I used vtkDICOMImageReader to read the DICOM file. I used the vtkImageThreshold to threshold a CT image. And now i want to write it back to my hard disk before further processing.
I tried vtkImageWriter library to write it back. But it is not working when i try to open the file using 3D slicer. I am much grateful if anyone can suggest me a methodology for writing Dicom files.

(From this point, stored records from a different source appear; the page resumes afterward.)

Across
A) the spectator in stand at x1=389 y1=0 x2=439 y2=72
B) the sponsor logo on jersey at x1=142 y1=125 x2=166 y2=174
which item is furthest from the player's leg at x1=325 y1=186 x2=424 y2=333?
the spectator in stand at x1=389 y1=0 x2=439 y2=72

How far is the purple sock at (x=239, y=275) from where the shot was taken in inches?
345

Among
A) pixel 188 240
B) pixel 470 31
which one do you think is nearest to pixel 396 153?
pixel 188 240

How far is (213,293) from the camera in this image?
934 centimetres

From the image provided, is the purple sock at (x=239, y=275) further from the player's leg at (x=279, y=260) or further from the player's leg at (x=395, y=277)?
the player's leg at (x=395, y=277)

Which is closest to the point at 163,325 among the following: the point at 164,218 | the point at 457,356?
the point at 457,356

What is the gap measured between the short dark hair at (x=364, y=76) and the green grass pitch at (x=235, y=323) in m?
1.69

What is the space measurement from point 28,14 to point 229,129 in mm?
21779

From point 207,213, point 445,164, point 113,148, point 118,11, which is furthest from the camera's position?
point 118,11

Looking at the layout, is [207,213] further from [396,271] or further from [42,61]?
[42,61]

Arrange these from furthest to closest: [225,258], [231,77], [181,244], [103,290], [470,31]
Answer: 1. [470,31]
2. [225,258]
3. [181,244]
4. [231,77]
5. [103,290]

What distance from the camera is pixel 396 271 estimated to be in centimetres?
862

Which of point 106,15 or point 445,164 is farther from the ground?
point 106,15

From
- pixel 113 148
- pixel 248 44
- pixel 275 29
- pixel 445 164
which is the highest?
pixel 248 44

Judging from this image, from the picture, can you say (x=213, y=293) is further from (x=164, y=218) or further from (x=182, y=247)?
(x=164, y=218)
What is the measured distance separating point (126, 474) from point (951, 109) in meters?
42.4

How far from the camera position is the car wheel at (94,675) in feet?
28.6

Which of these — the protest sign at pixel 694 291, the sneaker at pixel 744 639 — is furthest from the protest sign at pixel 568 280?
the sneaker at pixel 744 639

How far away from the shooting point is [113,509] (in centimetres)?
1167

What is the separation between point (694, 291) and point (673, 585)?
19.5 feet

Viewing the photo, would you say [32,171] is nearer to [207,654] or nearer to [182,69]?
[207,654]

i have included my code here and i am trying to threshold a dicom image and viewing it. Then i would like to save the thresholded image as a dicom file. But i could not succeed in doing that. please help me.
thanks in advance.
#include <itkImageToVTKImageFilter.h>
#include <vtkSmartPointer.h>
#include <vtkImageData.h>
#include <vtkImageThreshold.h>
#include <vtkRenderWindow.h>
#include <vtkRenderWindowInteractor.h>
#include <vtkInteractorStyleImage.h>
#include <vtkRenderer.h>
#include <vtkImageMapper3D.h>
#include <vtkImageActor.h>
#include <vtkImageCast.h>
#include <vtkNIFTIImageWriter.h>
#include <vtkImageMandelbrotSource.h>
#include <vtkImageViewer2.h>
#include <vtkDICOMImageReader.h>
int main(int argc, char* argv[])
{
std::string folder = argv[1];
vtkSmartPointer<vtkDICOMImageReader> reader =
vtkSmartPointer<vtkDICOMImageReader>::New();
reader->SetFileName(folder.c_str());
reader->Update();
vtkSmartPointer<vtkImageViewer2> imageViewer =
vtkSmartPointer<vtkImageViewer2>::New();
imageViewer->SetInputConnection(reader->GetOutputPort());
// threshold the images
vtkSmartPointer<vtkImageThreshold> imageThreshold =
vtkSmartPointer<vtkImageThreshold>::New();
imageThreshold->SetInputConnection(reader->GetOutputPort());
// unsigned char lower = 127;
unsigned char upper = 511;
imageThreshold->ThresholdByLower(upper);
imageThreshold->ReplaceInOn();
imageThreshold->SetInValue(0);
imageThreshold->ReplaceOutOn();
imageThreshold->SetOutValue(511);
imageThreshold->Update();
// Create actors
vtkSmartPointer<vtkImageActor> inputActor =
vtkSmartPointer<vtkImageActor>::New();
inputActor->GetMapper()->SetInputConnection(
reader->GetOutputPort());
vtkSmartPointer<vtkImageActor> thresholdedActor =
vtkSmartPointer<vtkImageActor>::New();
thresholdedActor->GetMapper()->SetInputConnection(
imageThreshold->GetOutputPort());
// There will be one render window
vtkSmartPointer<vtkRenderWindow> renderWindow =
vtkSmartPointer<vtkRenderWindow>::New();
renderWindow->SetSize(600, 300);
// And one interactor
vtkSmartPointer<vtkRenderWindowInteractor> interactor =
vtkSmartPointer<vtkRenderWindowInteractor>::New();
interactor->SetRenderWindow(renderWindow);
// Define viewport ranges
// (xmin, ymin, xmax, ymax)
double leftViewport[4] = {0.0, 0.0, 0.5, 1.0};
double rightViewport[4] = {0.5, 0.0, 1.0, 1.0};
// Setup both renderers
vtkSmartPointer<vtkRenderer> leftRenderer =
vtkSmartPointer<vtkRenderer>::New();
renderWindow->AddRenderer(leftRenderer);
leftRenderer->SetViewport(leftViewport);
leftRenderer->SetBackground(.6, .5, .4);
vtkSmartPointer<vtkRenderer> rightRenderer =
vtkSmartPointer<vtkRenderer>::New();
renderWindow->AddRenderer(rightRenderer);
rightRenderer->SetViewport(rightViewport);
rightRenderer->SetBackground(.4, .5, .6);
leftRenderer->AddActor(inputActor);
rightRenderer->AddActor(thresholdedActor);
leftRenderer->ResetCamera();
rightRenderer->ResetCamera();
renderWindow->Render();
interactor->Start();
vtkSmartPointer<vtkNIFTIImageWriter> writer =
vtkSmartPointer<vtkNIFTIImageWriter>::New();
writer->SetInputConnection(reader->GetOutputPort());
writer->SetFileName("output");
writer->Write();
// writing the thresholded image to the hard drive.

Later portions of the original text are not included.